Advice to Karen Bell, CCHIT Head

Posted on April 16, 2010 I Written By

John Lynn is the Founder of the blog network which currently consists of 10 blogs containing over 8000 articles with John having written over 4000 of the articles himself. These EMR and Healthcare IT related articles have been viewed over 16 million times. John also manages Healthcare IT Central and Healthcare IT Today, the leading career Health IT job board and blog. John is co-founder of and John is highly involved in social media, and in addition to his blogs can also be found on Twitter: @techguy and @ehrandhit and LinkedIn.

I previously posted about the new head of CCHIT, Karen Bell. Most of you probably know that I’m not a huge fan of CCHIT, but I’ve decided that I’d like to give Dr. Bell some advice for CCHIT. Free consulting. How cool is that? Here we go…

If Dr. Bell really wants to solidify CCHIT’s position in the EHR world she’ll find a way to show that the CCHIT EHR certification improves usability, EMR implementation success, reimbursement, etc. CCHIT has some vague terminology about the “assurances” that CCHIT certification provide. Unfortunately, they end up being empty assurances about things that doctors don’t really value.

I’d be really impressed to see an independent study done on the EMR implementation success of CCHIT certified EHR versus non-certified EHR. Or how about a study comparing the usability of CCHIT certified EHR versus non-certified EHR. Let’s see some real data on assurances that doctors actually care about. Do that and everyone will want a CCHIT certified EHR.

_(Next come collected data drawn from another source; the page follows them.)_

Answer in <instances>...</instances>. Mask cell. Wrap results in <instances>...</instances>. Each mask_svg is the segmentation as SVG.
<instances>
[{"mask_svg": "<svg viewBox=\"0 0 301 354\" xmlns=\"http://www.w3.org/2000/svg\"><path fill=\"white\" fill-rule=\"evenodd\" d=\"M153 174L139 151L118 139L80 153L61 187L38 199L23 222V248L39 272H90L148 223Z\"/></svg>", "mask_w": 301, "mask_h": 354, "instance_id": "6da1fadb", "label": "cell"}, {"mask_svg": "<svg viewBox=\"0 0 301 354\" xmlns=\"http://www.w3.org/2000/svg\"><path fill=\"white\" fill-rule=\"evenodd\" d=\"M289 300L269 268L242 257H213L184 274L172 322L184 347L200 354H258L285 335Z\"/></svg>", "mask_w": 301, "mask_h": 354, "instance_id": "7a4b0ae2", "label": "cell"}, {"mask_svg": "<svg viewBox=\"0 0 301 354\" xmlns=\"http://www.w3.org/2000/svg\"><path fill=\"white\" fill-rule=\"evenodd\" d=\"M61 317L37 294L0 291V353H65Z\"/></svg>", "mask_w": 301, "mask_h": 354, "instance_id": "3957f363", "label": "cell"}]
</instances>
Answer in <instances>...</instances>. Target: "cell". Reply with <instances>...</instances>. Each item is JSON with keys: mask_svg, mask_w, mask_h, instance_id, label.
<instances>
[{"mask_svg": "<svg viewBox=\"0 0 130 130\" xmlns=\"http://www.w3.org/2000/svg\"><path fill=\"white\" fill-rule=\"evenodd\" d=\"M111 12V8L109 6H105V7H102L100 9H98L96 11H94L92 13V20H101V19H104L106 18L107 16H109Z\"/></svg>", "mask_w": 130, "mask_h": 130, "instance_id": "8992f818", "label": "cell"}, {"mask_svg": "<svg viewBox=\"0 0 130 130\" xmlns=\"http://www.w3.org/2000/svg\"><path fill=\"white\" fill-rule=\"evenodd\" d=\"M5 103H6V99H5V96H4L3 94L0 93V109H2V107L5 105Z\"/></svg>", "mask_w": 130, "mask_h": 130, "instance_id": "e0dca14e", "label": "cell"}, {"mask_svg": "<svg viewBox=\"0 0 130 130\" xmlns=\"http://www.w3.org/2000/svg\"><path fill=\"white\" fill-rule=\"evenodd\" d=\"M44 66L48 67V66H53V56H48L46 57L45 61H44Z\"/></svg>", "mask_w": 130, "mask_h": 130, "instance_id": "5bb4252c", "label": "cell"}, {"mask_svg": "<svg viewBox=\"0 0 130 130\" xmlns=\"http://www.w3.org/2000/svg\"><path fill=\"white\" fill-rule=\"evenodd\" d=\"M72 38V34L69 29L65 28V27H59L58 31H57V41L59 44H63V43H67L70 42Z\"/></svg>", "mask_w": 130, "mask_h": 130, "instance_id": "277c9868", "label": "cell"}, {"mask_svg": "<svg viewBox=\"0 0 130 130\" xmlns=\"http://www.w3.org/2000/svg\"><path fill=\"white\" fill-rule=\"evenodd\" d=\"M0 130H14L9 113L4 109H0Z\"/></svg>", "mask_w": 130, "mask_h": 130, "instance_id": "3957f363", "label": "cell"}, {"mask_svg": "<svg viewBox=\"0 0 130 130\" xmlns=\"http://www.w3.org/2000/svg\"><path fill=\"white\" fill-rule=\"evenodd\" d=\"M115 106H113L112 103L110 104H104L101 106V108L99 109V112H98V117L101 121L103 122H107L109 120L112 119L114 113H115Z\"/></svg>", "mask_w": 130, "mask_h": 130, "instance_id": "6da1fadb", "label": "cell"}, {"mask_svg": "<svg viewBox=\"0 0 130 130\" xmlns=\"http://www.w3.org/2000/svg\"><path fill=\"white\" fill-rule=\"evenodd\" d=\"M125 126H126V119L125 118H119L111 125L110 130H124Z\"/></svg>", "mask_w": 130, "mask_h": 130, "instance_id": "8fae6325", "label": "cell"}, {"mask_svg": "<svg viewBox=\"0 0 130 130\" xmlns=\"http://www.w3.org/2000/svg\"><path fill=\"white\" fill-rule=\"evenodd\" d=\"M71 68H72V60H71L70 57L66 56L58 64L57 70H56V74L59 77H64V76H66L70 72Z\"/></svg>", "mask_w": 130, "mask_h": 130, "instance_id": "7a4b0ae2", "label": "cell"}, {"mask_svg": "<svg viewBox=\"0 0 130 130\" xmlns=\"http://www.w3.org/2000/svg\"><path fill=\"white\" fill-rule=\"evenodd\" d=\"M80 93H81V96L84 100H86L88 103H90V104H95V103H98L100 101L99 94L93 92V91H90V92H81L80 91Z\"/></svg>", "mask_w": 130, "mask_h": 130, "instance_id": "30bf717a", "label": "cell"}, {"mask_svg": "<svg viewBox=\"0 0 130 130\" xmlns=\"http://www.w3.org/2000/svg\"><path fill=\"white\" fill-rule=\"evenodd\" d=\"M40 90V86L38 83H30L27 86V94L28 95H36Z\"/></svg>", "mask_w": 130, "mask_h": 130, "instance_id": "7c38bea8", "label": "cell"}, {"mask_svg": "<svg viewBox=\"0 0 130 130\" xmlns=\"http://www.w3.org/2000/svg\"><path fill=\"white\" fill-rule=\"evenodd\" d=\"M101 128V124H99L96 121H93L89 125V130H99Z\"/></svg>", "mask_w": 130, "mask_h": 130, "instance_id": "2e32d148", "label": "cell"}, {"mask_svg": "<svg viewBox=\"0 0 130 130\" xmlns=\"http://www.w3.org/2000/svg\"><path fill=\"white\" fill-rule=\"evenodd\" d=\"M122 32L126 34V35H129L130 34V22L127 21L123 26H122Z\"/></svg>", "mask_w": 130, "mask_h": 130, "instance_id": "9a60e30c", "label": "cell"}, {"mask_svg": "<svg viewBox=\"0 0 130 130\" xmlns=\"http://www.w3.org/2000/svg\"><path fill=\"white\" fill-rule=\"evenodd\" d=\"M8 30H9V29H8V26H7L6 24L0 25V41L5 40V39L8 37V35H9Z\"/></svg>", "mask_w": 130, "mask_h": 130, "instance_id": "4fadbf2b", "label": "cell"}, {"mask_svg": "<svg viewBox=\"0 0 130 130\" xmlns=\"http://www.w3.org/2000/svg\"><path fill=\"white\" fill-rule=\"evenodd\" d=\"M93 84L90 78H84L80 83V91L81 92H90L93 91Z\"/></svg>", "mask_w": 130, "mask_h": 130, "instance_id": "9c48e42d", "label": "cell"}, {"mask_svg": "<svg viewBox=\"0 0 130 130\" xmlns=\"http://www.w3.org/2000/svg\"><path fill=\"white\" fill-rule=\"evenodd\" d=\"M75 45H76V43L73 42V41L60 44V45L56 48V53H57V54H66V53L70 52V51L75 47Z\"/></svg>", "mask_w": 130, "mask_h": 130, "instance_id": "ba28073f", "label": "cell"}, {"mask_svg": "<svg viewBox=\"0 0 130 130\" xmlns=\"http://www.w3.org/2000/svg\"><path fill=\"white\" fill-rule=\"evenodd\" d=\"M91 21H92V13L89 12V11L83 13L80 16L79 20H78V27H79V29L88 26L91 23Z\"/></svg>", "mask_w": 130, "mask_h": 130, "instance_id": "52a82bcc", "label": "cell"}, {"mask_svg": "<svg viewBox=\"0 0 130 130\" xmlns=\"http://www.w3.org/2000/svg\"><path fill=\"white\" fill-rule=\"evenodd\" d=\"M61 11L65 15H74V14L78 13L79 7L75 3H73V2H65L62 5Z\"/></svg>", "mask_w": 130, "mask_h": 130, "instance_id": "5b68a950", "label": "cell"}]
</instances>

Unfortunately, if you do go this route, you need to be open to the possibility that an independent study would find that CCHIT certified EHR have a higher EMR implementation failure rate or that CCHIT certified EHR are less usable. What would CCHIT do then (besides try to manipulate the study to look the way they want)?

What’s more unfortunate, is that studies like this should have been performed before Congress decided to just include the term “certified EHR” without actually knowing what consequence (good or bad) that term might have on the EHR industry.